[Caption-style text data]
------------------------------
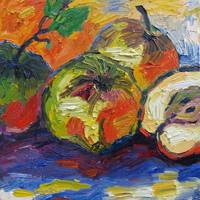 French Heirloom Apples Oil Painting by Ginette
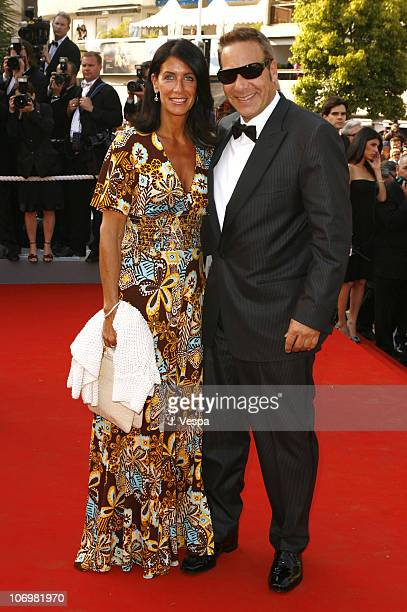 """Henry Winterstern during 2006 Cannes Film Festival - Opening Night Gala and World Premiere of """"The Da Vinci Code"""" - Arrivals at Palais de Festival in..."""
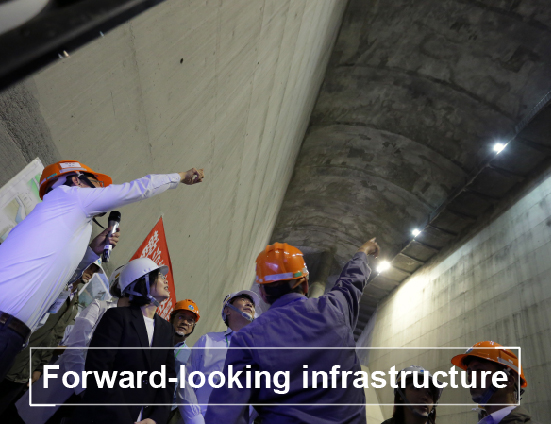 Forward-looking infrastructure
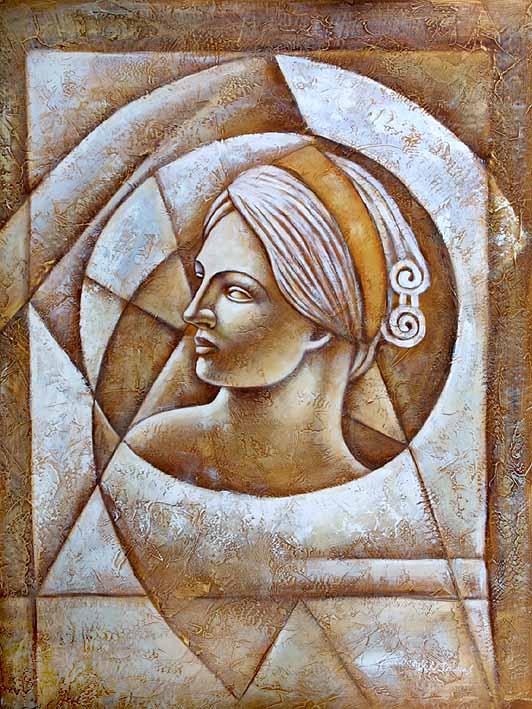 Roman Scuplture Lady of Rome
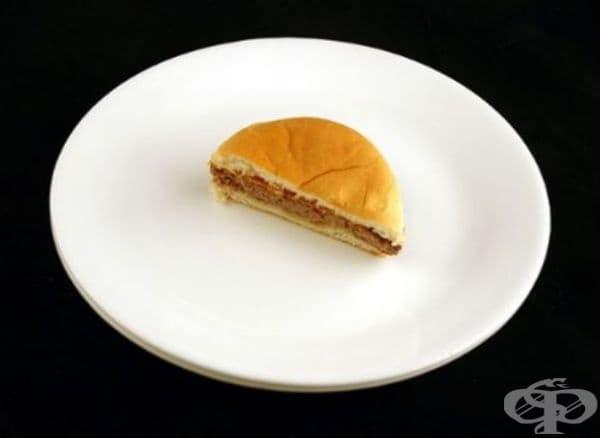 Чийзбургер (75 гр)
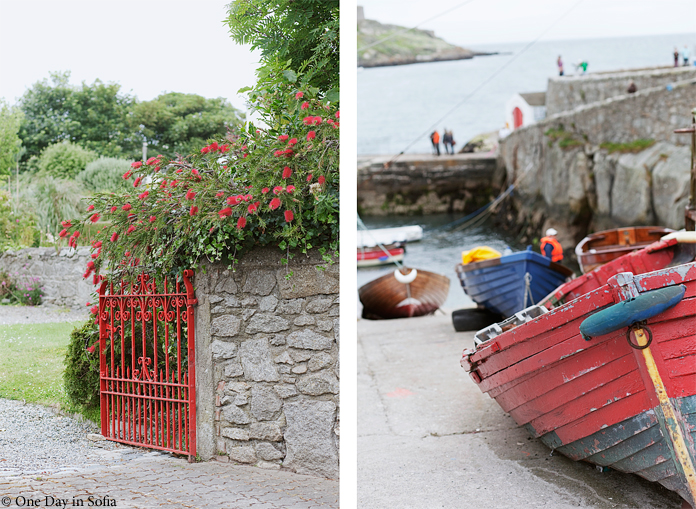 red gate/red boat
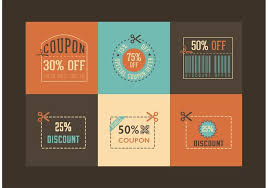 coupon design free retro coupon designs vector download free vector art stock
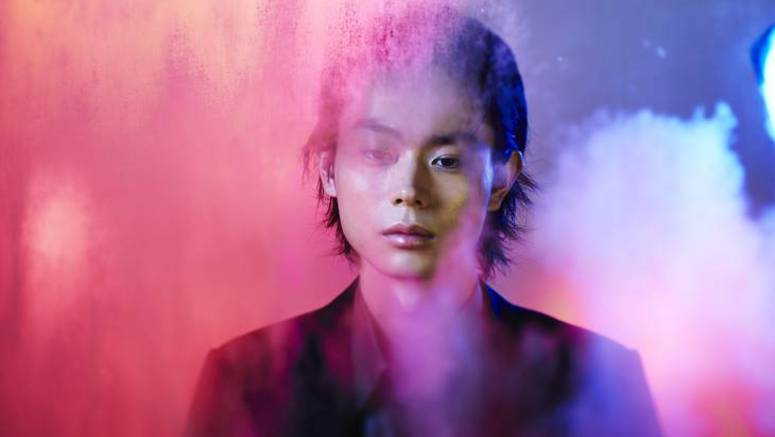 Suda Masaki to perform at CLUB QUATTRO venues for first live tour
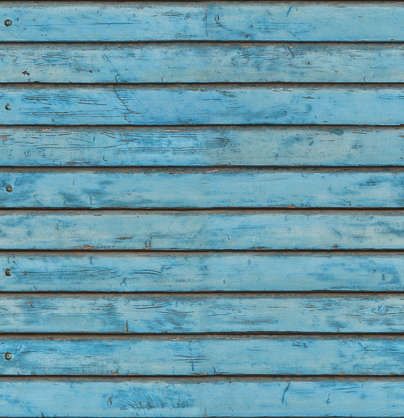 Woodplanksoverlapping0007 Free Background Texture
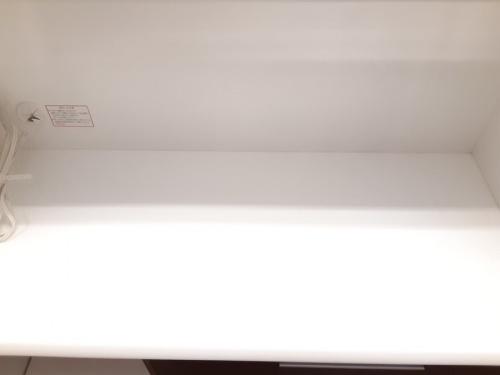 引っ越し 片付け 処分の大船 藤沢 戸塚 中古家具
------------------------------
- Work required
Output each line above exactly. Skip the images.

- Answer space
 French Heirloom Apples Oil Painting by Ginette
 """Henry Winterstern during 2006 Cannes Film Festival - Opening Night Gala and World Premiere of """"The Da Vinci Code"""" - Arrivals at Palais de Festival in..."""
 Forward-looking infrastructure
 Roman Scuplture Lady of Rome
 Чийзбургер (75 гр)
 red gate/red boat
 coupon design free retro coupon designs vector download free vector art stock
 Suda Masaki to perform at CLUB QUATTRO venues for first live tour
 Woodplanksoverlapping0007 Free Background Texture
 引っ越し 片付け 処分の大船 藤沢 戸塚 中古家具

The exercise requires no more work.